SUPPLIED PASSAGE ::
|---|

Her expertise in brand storytelling, innovation and premium positioning will be instrumental as we modernize and elevate Reed's Inc. portfolio on its path to becoming a high-growth beverage powerhouse. Next, we welcome Keith Johnson as Reed's Chief Go-To-Market and Customer Officer. Keith has almost 30 years of CPG beverage experience, spanning sales, distributor operations, marketing and revenue growth.
He spent 21 years in leadership positions at Coca-Cola, building high-performing collaborative teams. Over the past 10 years, Keith led national and regional customer teams at Molson Coors and most recently served as VP of Strategic Regional Accounts and Military at Diageo, driving channel strategy, joint customer supply growth and talent development.
We believe he is well positioned to lead our channel development strategy and go-to-market execution. Lastly, we appointed Michael Tu to our Board of Directors. Michael brings nearly 3 decades of experience in corporate governance and securities law, advising and representing boards, committees and executives at numerous public and private companies.
His deep understanding of regulatory framework, compliance and Board governance will help guide our long-term strategy and ensure we continue to build a strong transparent foundation of sustainable value creation.
Now let's dive into our third quarter operational highlights. Similar to Q2, we completed another review of our finished goods inventory and wrote down approximately 114,000 of obsolete product. This initiative is part of our broader effort to rationalize SKUs and sharpen our focus on high-velocity items that align with current demand and support a more efficient, profitable portfolio.

|---|

PROVIDED MATERIAL ::
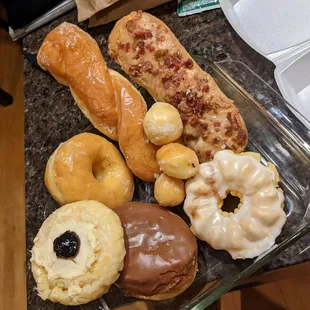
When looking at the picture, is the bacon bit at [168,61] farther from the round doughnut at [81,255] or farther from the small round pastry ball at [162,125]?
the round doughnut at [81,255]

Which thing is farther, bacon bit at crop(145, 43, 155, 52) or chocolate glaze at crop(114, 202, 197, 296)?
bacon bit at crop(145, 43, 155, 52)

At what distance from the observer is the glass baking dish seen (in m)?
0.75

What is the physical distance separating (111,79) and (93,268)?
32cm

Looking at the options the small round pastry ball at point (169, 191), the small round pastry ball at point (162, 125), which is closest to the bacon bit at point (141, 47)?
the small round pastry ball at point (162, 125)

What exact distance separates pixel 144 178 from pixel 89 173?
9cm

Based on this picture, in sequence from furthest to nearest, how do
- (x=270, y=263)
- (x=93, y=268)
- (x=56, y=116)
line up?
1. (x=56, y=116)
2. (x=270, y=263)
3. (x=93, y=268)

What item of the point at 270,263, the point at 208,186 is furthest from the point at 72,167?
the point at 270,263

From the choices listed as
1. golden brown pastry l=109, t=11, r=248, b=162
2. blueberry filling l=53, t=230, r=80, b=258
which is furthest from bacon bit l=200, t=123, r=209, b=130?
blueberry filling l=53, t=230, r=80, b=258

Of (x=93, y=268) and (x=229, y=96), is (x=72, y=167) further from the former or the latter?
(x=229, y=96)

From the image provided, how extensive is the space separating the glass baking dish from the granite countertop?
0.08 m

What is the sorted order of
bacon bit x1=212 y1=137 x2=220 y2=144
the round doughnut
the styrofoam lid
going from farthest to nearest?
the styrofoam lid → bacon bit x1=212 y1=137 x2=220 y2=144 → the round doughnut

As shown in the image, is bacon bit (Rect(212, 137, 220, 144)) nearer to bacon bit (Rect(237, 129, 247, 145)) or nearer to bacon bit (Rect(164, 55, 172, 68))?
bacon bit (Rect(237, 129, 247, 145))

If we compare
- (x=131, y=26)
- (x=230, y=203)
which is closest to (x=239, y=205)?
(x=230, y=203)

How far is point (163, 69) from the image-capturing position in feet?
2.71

|---|

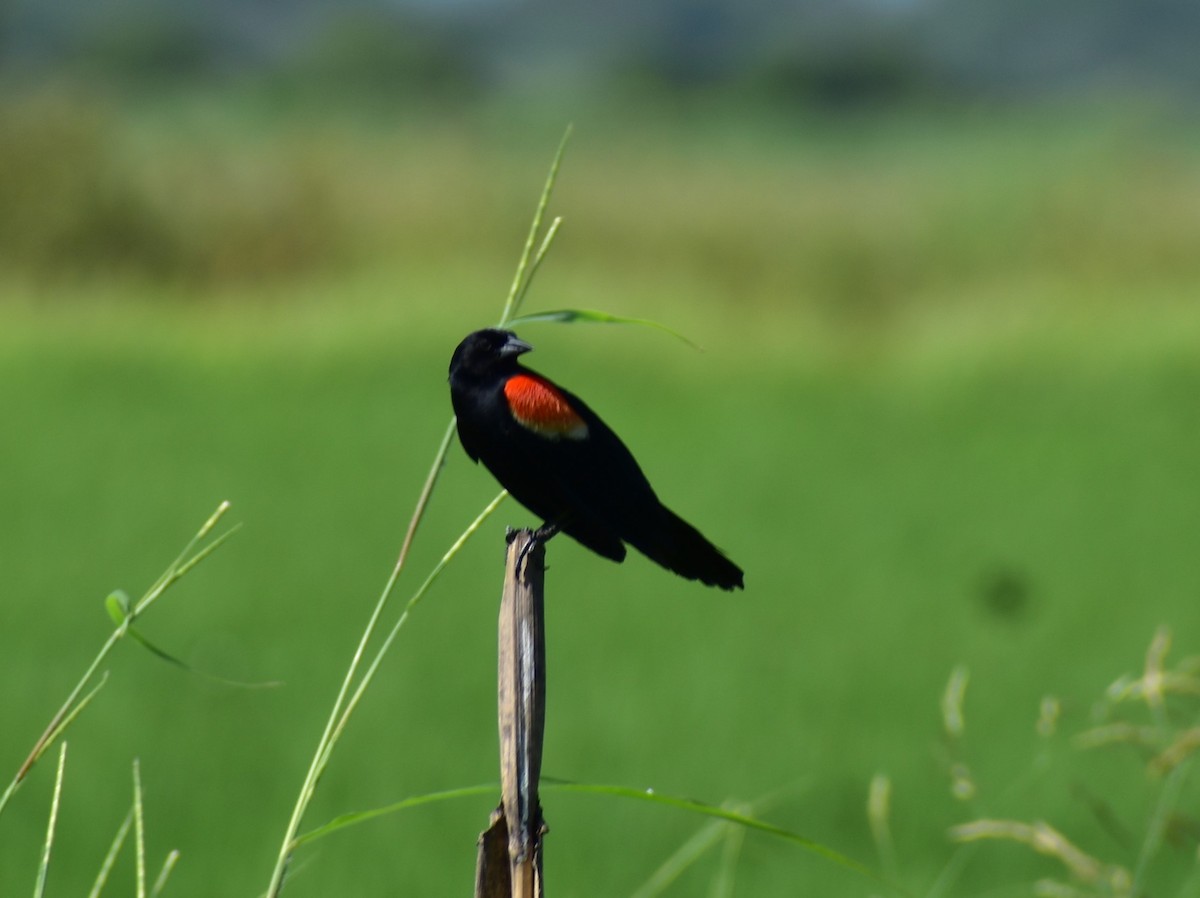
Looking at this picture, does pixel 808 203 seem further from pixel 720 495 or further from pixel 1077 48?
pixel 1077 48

|---|

WHAT THE TASK ASKS ::
Repeat word for word the part of the Reed's update that opens with "He spent 21" and closes with "and talent development.". The records were taken from a separate source.

WRITTEN REPLY ::
He spent 21 years in leadership positions at Coca-Cola, building high-performing collaborative teams. Over the past 10 years, Keith led national and regional customer teams at Molson Coors and most recently served as VP of Strategic Regional Accounts and Military at Diageo, driving channel strategy, joint customer supply growth and talent development.